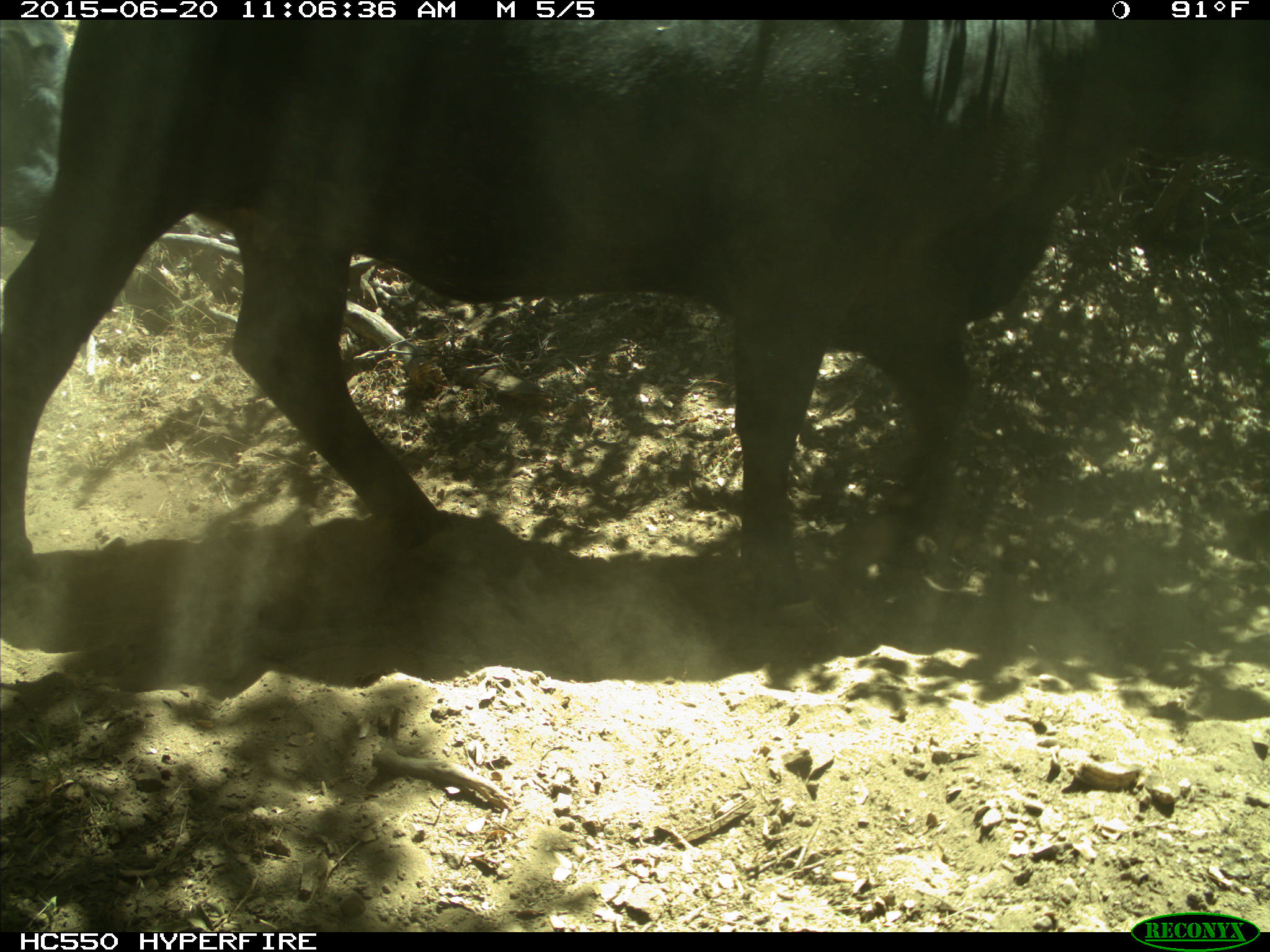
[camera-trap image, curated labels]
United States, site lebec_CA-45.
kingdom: Animalia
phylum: Chordata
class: Mammalia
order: Artiodactyla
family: Bovidae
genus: Bos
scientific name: Bos taurus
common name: domestic cow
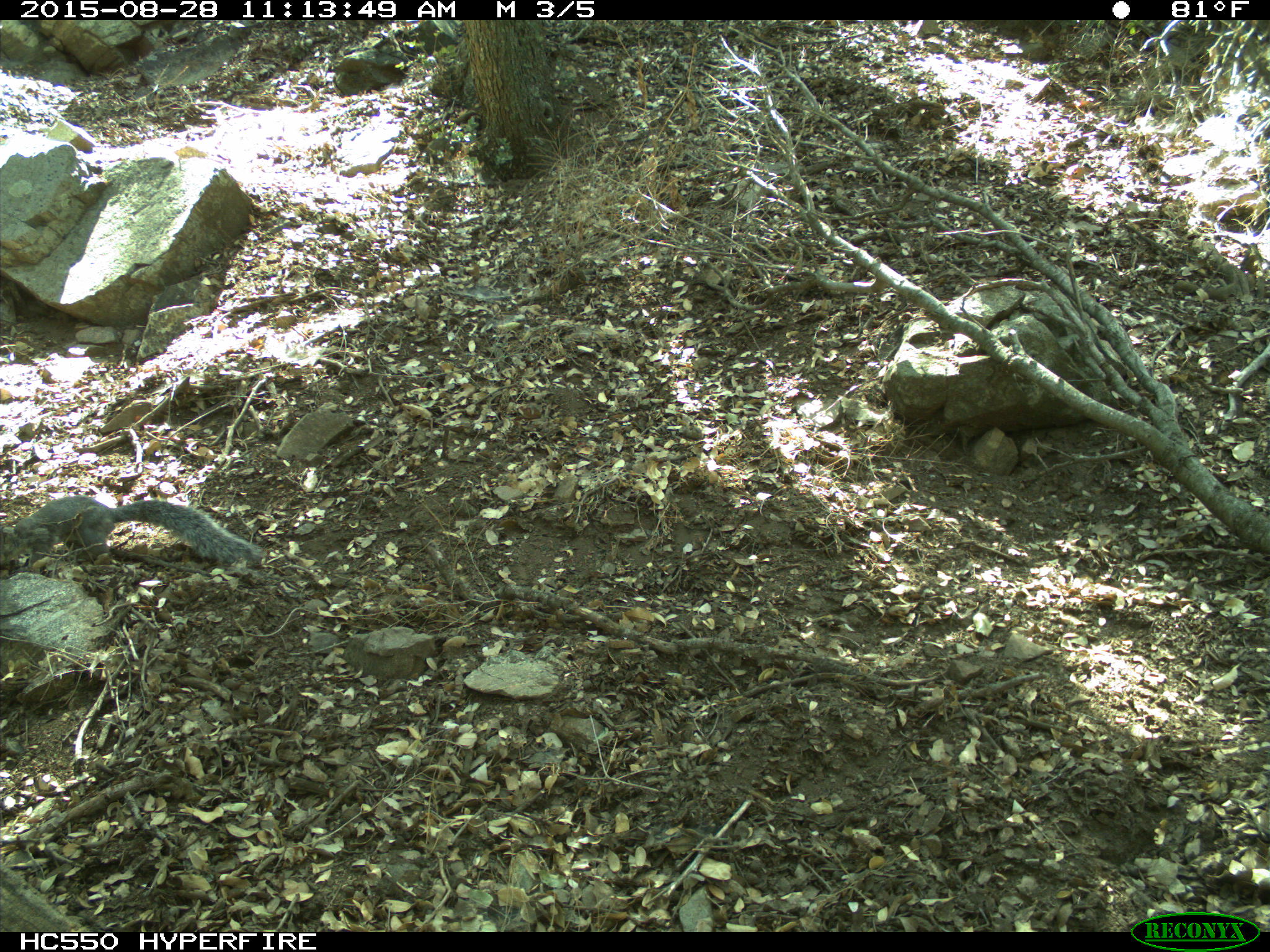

Description of the task: Copy out the listing above in full and keep the pictures out.

Reply to the task:
[camera-trap image, curated labels]
United States, site lebec_CA-45.
kingdom: Animalia
phylum: Chordata
class: Mammalia
order: Artiodactyla
family: Bovidae
genus: Bos
scientific name: Bos taurus
common name: domestic cow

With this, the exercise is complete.